== EXERCISE GOAL ==
Transcribe the material below line for line, with no changes.
□ □ □ □ □ □ □
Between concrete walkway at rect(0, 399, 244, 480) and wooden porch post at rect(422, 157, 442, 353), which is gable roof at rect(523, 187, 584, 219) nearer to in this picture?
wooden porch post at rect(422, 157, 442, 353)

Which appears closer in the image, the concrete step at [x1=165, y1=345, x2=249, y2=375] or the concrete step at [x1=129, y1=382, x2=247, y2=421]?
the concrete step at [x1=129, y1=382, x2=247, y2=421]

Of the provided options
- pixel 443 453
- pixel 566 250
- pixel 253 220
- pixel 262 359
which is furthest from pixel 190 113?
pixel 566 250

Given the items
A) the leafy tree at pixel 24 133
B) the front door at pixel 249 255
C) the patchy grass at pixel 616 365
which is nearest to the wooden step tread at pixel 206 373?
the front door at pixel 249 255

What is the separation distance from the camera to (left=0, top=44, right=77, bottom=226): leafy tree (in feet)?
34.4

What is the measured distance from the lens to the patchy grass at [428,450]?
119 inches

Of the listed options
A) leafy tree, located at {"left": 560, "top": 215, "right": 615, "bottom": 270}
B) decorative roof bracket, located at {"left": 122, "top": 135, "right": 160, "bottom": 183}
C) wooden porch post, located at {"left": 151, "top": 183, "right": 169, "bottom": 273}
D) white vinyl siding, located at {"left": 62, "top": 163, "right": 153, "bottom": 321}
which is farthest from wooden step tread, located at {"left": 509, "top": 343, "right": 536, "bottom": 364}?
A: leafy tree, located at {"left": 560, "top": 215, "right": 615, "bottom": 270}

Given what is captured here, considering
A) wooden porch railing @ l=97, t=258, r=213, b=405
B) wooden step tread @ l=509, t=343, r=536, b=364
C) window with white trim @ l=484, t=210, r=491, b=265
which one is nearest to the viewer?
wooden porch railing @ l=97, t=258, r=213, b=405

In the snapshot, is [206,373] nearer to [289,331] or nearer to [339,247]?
□ □ □ □ □ □ □
== FINISHED EXERCISE ==
Between concrete walkway at rect(0, 399, 244, 480) and wooden porch post at rect(422, 157, 442, 353), which is gable roof at rect(523, 187, 584, 219) nearer to in this picture?
wooden porch post at rect(422, 157, 442, 353)

Which appears closer in the image, the concrete step at [x1=165, y1=345, x2=249, y2=375] or the concrete step at [x1=129, y1=382, x2=247, y2=421]?
the concrete step at [x1=129, y1=382, x2=247, y2=421]

Of the provided options
- pixel 443 453
- pixel 566 250
- pixel 253 220
- pixel 262 359
which is furthest from pixel 190 113?
pixel 566 250

Given the items
A) the leafy tree at pixel 24 133
B) the front door at pixel 249 255
C) the patchy grass at pixel 616 365
which is nearest to the wooden step tread at pixel 206 373?
the front door at pixel 249 255

What is the separation distance from the camera to (left=0, top=44, right=77, bottom=226): leafy tree (in feet)?
34.4

What is the measured distance from the lens to the patchy grass at [428,450]?
119 inches

Of the listed options
A) leafy tree, located at {"left": 560, "top": 215, "right": 615, "bottom": 270}
B) decorative roof bracket, located at {"left": 122, "top": 135, "right": 160, "bottom": 183}
C) wooden porch post, located at {"left": 151, "top": 183, "right": 169, "bottom": 273}
D) white vinyl siding, located at {"left": 62, "top": 163, "right": 153, "bottom": 321}
which is farthest from wooden step tread, located at {"left": 509, "top": 343, "right": 536, "bottom": 364}?
A: leafy tree, located at {"left": 560, "top": 215, "right": 615, "bottom": 270}

Given what is captured here, considering
A) wooden porch railing @ l=97, t=258, r=213, b=405
B) wooden step tread @ l=509, t=343, r=536, b=364
C) window with white trim @ l=484, t=210, r=491, b=265
which one is nearest to the viewer?
wooden porch railing @ l=97, t=258, r=213, b=405

In the snapshot, is [206,373] nearer to [289,331] or nearer to [339,247]?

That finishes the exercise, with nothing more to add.